Но мне пять лет, и меня не устраивает шаткий и непредсказуемый мир, в котором «никогда нельзя точно сказать». Я — ребенок, и я хочу определенности. Моя детская боязливость требует уверенности в том, что мама с папой будут всегда, и всегда будет моя уютная постелька, и плюшевый заяц возле подушки, и сказка на ночь, и яблочный сок по утрам, и бабушкины пироги по субботам. Я хочу знать точно, что, если буду каждый день чистить зубы, говорить «спасибо» и «пожалуйста» и слушаться, меня будут хвалить, а когда начну капризничать или что-нибудь сломаю — меня накажут. Но если бывают разные ситуации, и не все так просто, и никогда нельзя сказать наверняка, то, может быть, меня будут наказывать за хорошее поведение и начнут хвалить за плохое? Мой пятилетний мозг не в состоянии справиться с такой задачкой. И я начинаю злиться.

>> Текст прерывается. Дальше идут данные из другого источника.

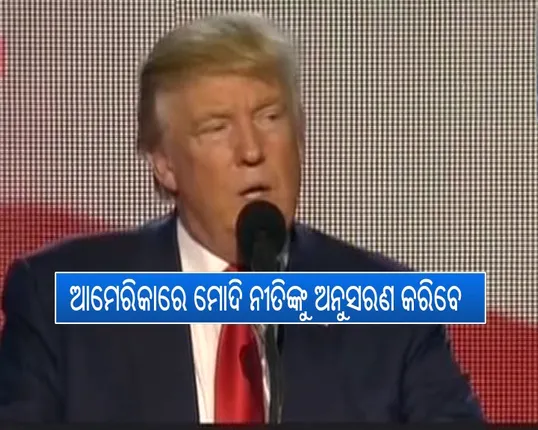 ଆମେରିକାରେ ବି ମୋଦିଙ୍କ ଯାଦୁ : ଟ୍ରମ୍ପ କହିଲେ, ରାଷ୍ଟ୍ରପତି ହେଲେ ଅନୁସରଣ କରିବି ମୋଦି ନୀତି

Мне восемь лет… Родители взяли меня с собой в кино, и я вместе с ними смотрю на экран, где отпетый преступник, сбежавший из тюрьмы, кого-то спасает и погибает. Мама украдкой вытирает слезы, но я не могу понять, что ее так расстроило.
— Мам, тебе что, жалко его? — спрашиваю я, когда мы выходим на улицу, в теплый ароматный весенний вечер.
— Конечно, солнышко, — кивает мама.
— Но ведь он же преступник, — горячо возмущаюсь я. — Он же из тюрьмы сбежал. За что же его жалеть? Умер — так ему и надо.
— Видишь ли, детка, — снова заводит папа свою обычную песню, — не все так просто. Нет людей абсолютно плохих и абсолютно хороших. Он, конечно, преступник, но ведь он спас девочку, не дал ей погибнуть, значит, он все-таки хороший человек. Не всегда можно определенно сказать…
Но меня это не устраивает. Я хочу иметь твердые ориентиры, чтобы не заблудиться и не потеряться в мире взрослых. Я хочу знать точно, какие люди считаются хорошими, а какие — плохими.
Я хочу знать точно, что можно делать, а чего делать нельзя, за что всегда похвалят и наградят, а за что — сурово накажут. Я ищу это знание, собираю его по крупицам, задавая родителям тысячи и тысячи вопросов, но они никак не поймут, что мне нужно, и продолжают туманно и расплывчато объяснять мне, что не все так просто и что бывают ситуации, когда…
В конце концов я начинаю постигать мир самостоятельно, без их помощи. Я читаю книжки и смотрю кино про милиционеров и преступников, про разведчиков и шпионов, про «красных» и «белых» и делю мир на два цвета. Полутона меня тревожат, неопределенность пугает, неоднозначность решений вызывает ужас. Я их ненавижу.